GOAL OF THE EXERCISE
Filter the lines below, copying only those with the string "United".

TASK INPUT
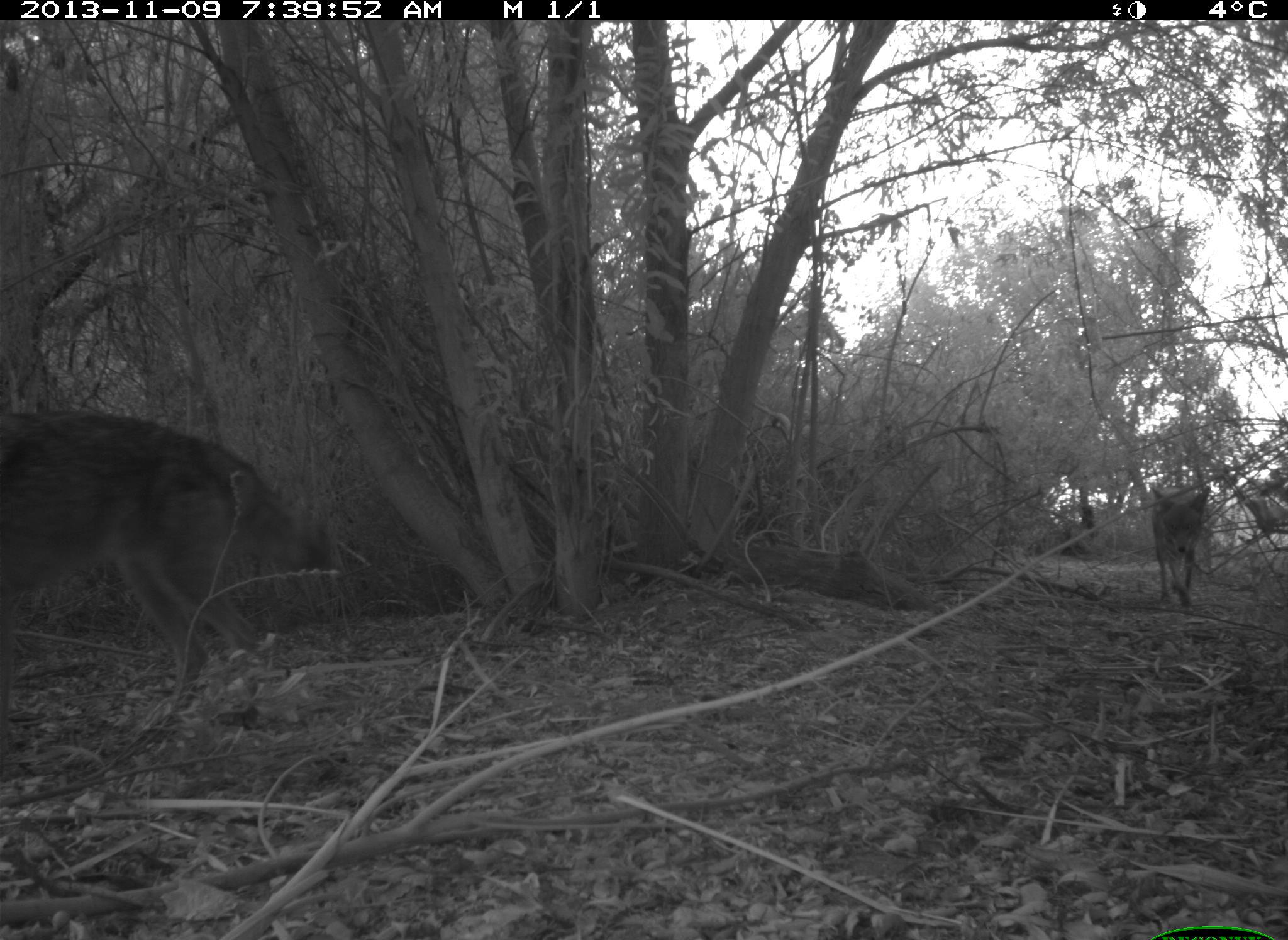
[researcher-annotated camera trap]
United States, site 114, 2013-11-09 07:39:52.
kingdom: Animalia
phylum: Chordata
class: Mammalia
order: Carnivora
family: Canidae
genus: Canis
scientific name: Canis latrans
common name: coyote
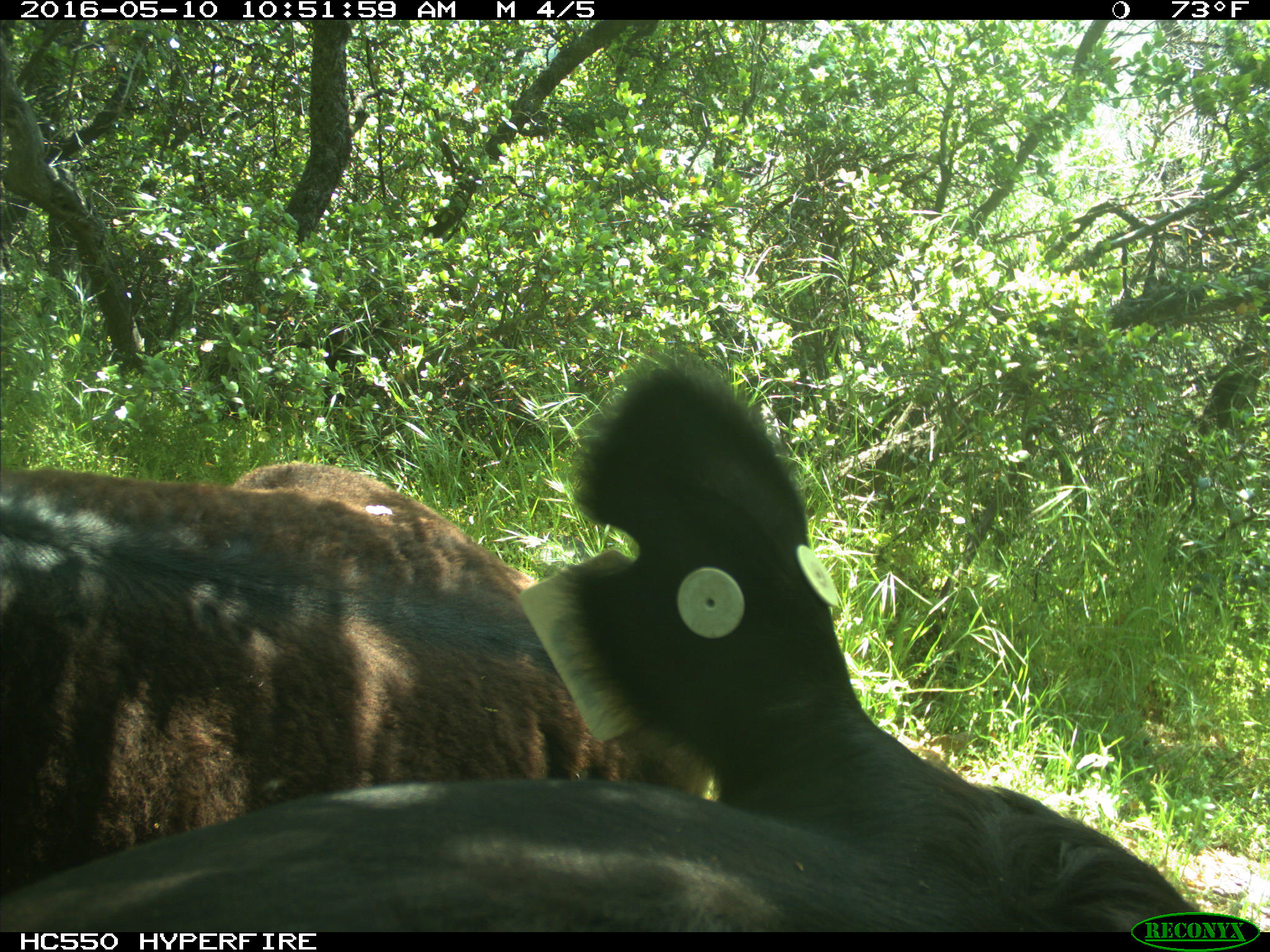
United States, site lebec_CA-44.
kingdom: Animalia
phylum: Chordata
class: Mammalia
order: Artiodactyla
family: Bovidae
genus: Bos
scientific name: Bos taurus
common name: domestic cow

OUTPUT FOR THIS TASK
United States, site 114, 2013-11-09 07:39:52.
United States, site lebec_CA-44.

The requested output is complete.